Sebastian "lunar" Wiesner basti.wiesner at gmx.net
Tue Jun 10 07:46:02 EDT 2008


 bruno.desthuilliers at gmail.com <bruno.desthuilliers at gmail.com> at Montag 09
Juni 2008 23:39:

> On 9 juin, 20:05, "Sebastian \"lunar\" Wiesner"
> <basti.wies... at gmx.net> wrote:
>>  Rainy <andrei.... at gmail.com> at Montag 09 Juni 2008 19:29:
>>
> (snip)
>> > From what I understand, scheme can have variables like var-name. I'm
>> > curious about reasons that python chose to disallow this.
>>
>> "-" is an operator in Python.  How should the parser know,
>> whether "var-name" means "the object bound to var_dash_name" or "subtract
>> the object bound to name from the object bound to var"?
>>
>> Scheme can allows such names, because its a functional programming
>> language.
> 
> Nope. Scheme and most lisps AFAICT allow such names because of lisp's
> syntax, period. Scheme being (more or less) a functional language is
> mostly unrelated.
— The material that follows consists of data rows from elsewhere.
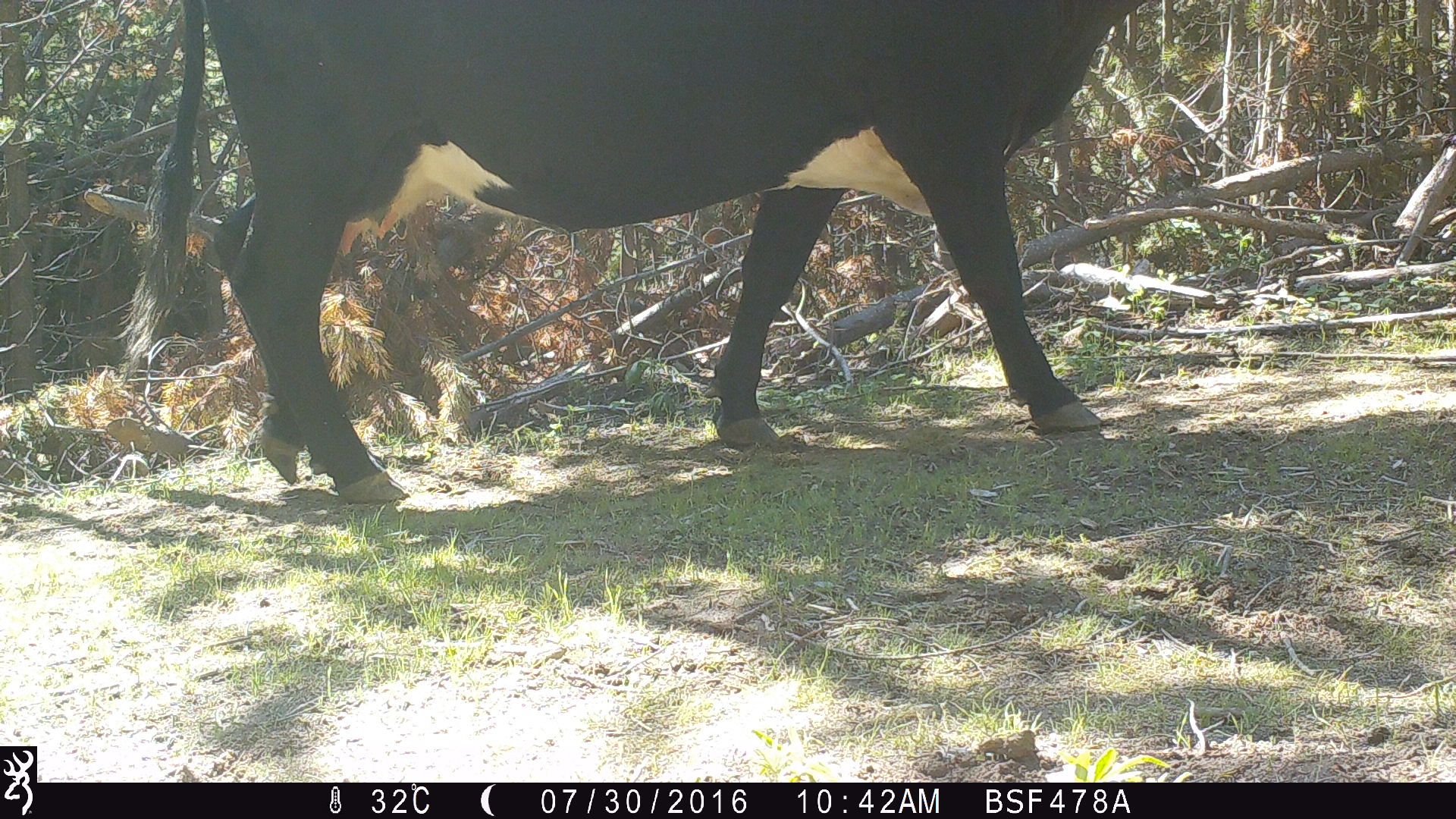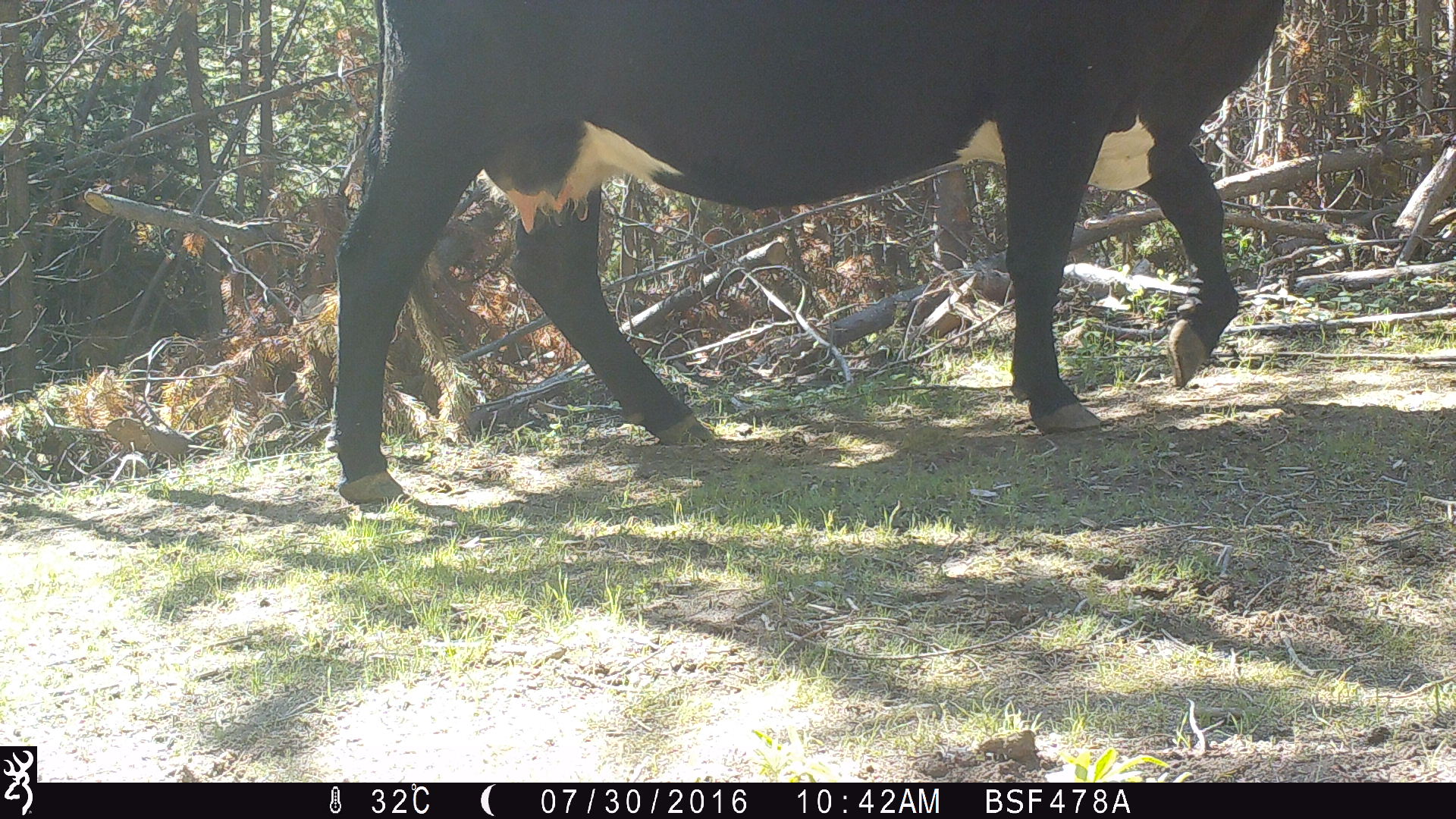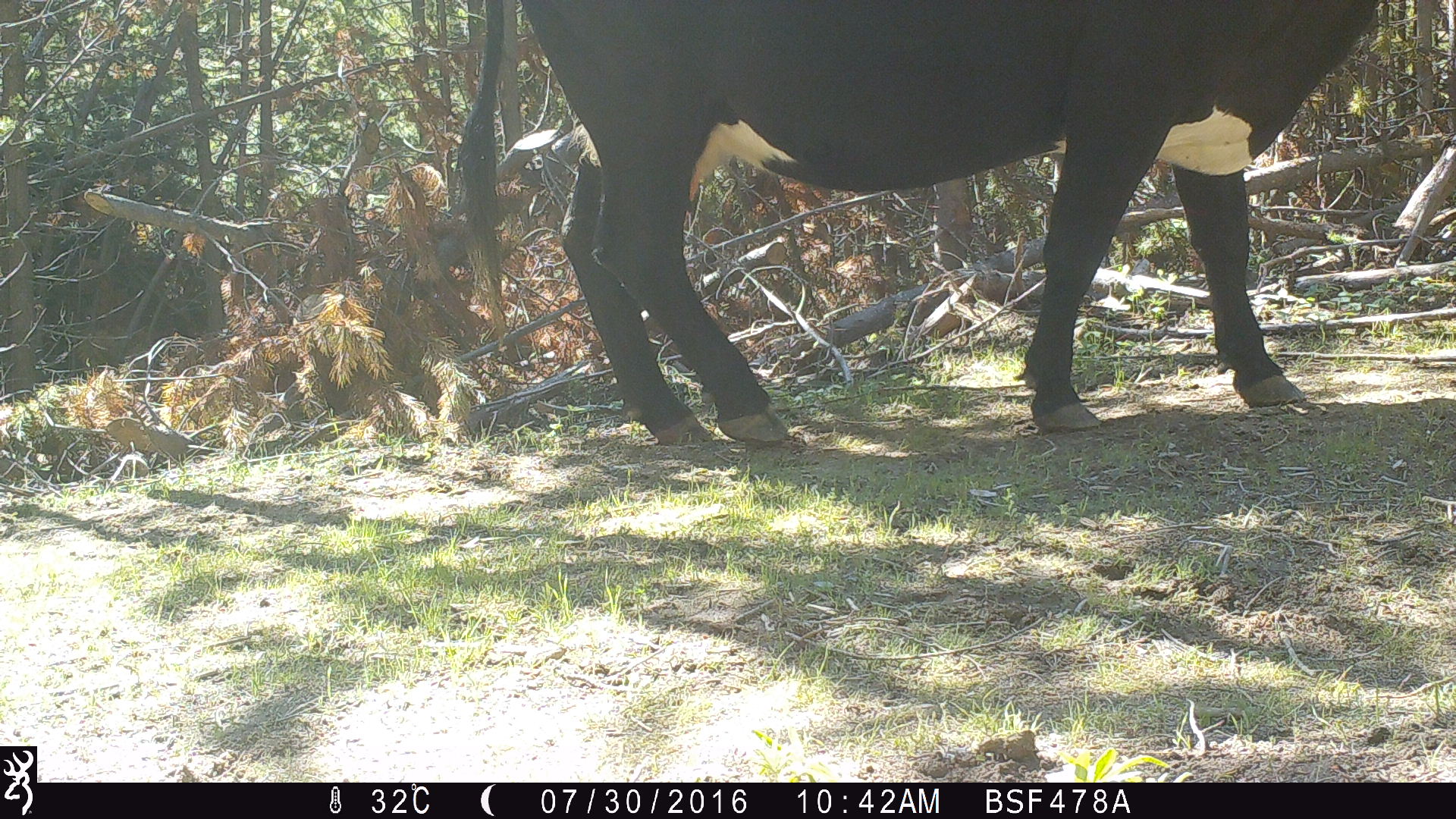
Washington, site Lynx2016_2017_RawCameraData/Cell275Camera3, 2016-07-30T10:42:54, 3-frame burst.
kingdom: Animalia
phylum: Chordata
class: Mammalia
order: Artiodactyla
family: Bovidae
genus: Bos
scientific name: Bos taurus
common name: domestic cattle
Domestic cattle (Bos taurus). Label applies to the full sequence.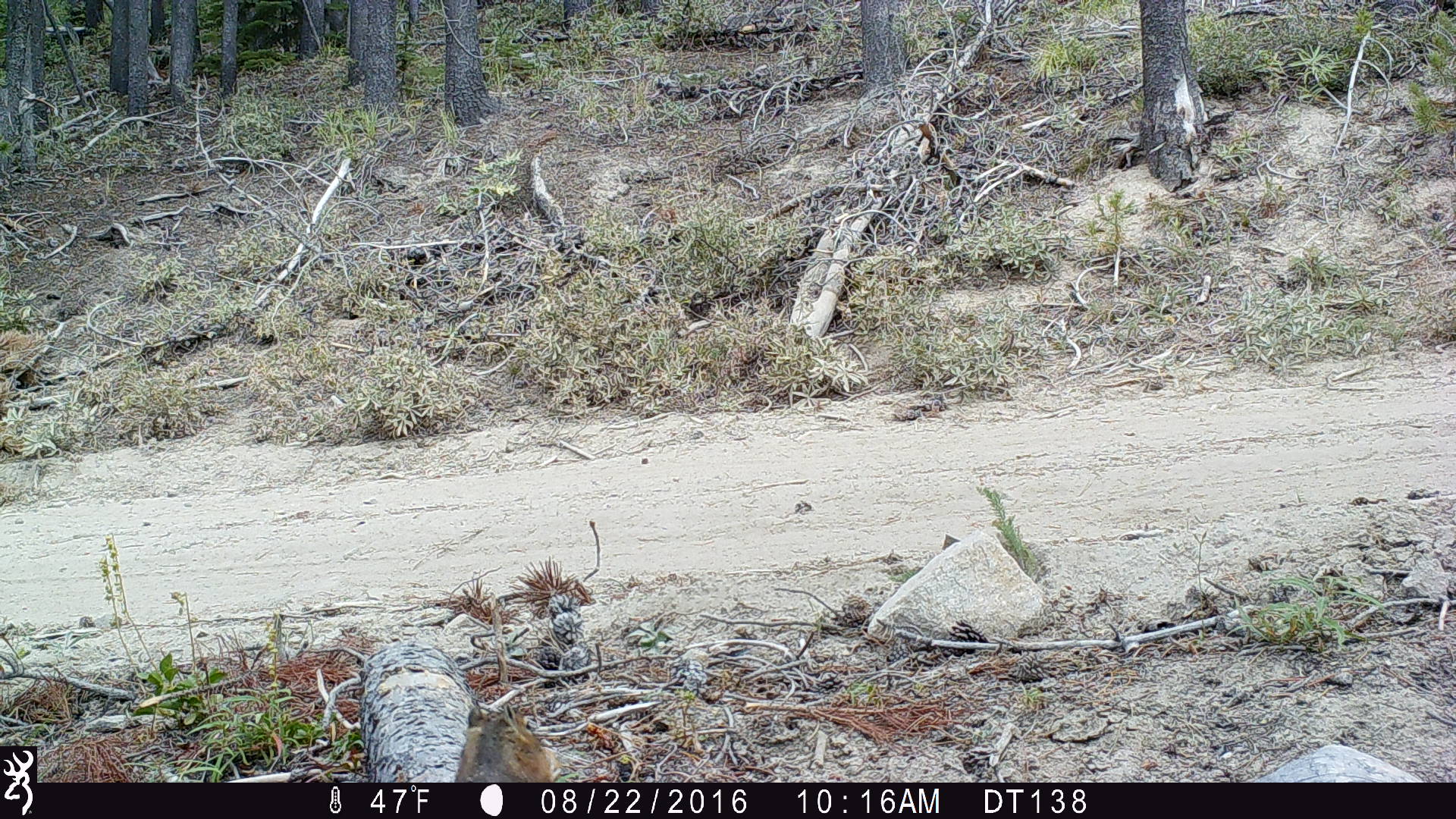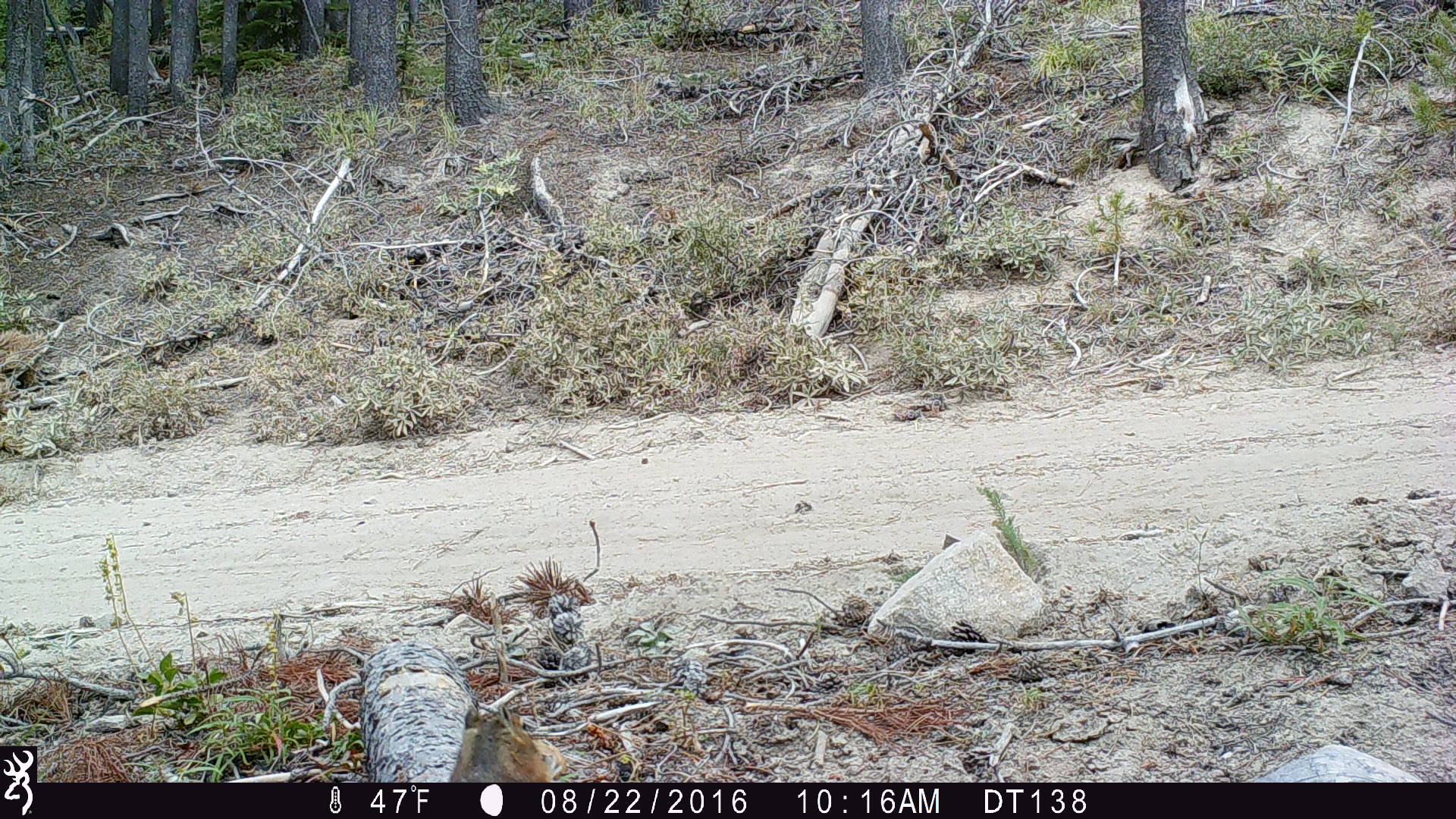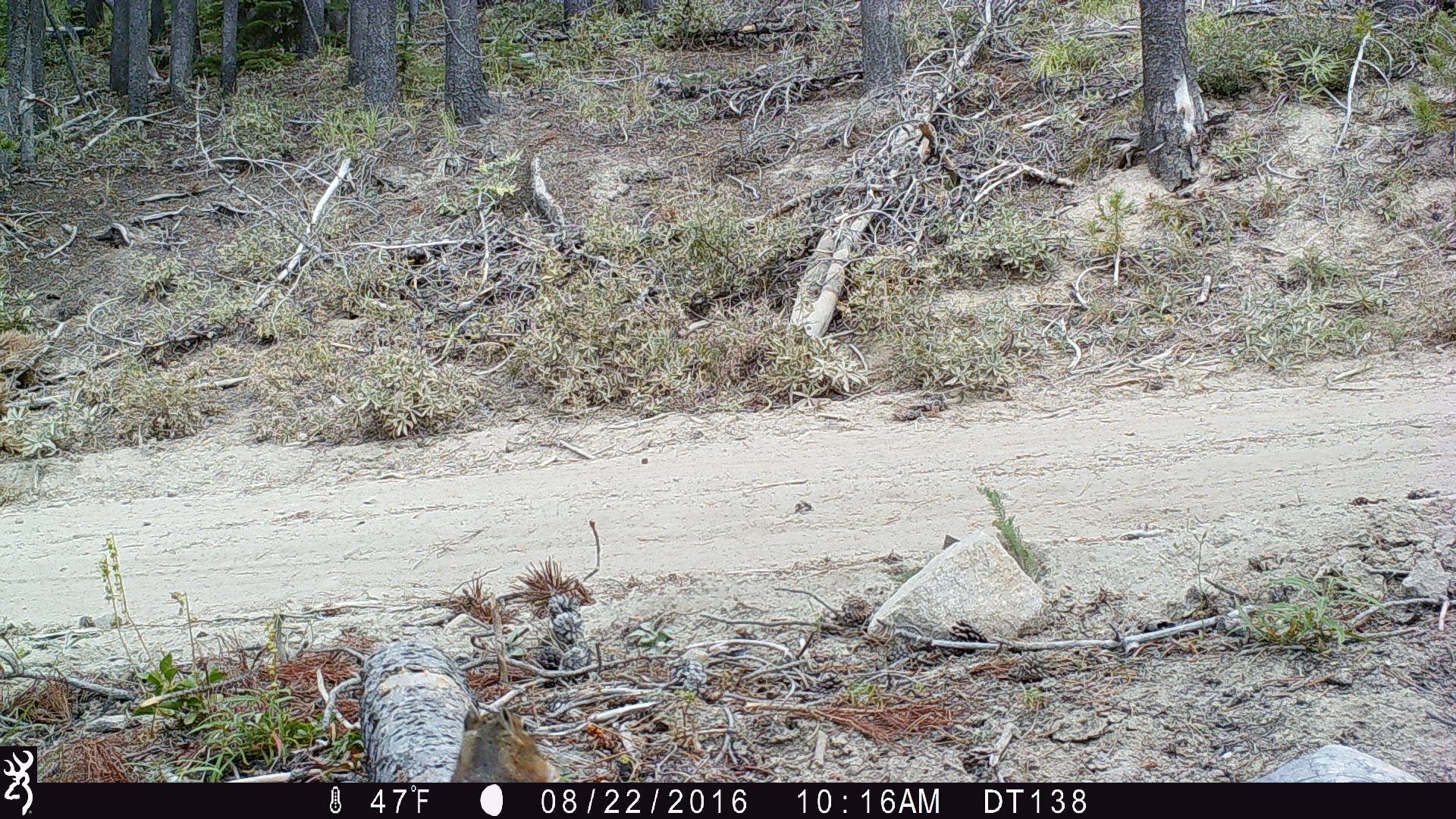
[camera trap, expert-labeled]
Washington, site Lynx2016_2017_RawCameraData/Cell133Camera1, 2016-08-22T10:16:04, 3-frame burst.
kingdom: Animalia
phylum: Chordata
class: Mammalia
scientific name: Mammalia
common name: small mammal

FWIW, there are pure functional languages that use
> an infix operator syntax just like Python (and FWIW, Python itselfs
> uses functions to implement operators) and don't accept dashes in
> identifiers for the same reasons as Python : parsing ambiguity.

Of course, you're right.  My words were badly chosen, I just wanted to point
out, that scheme can allow such names, because it doesn't use operators but
functions for things like subtraction.  My bad, sorry

-- 
Freedom is always the freedom of dissenters.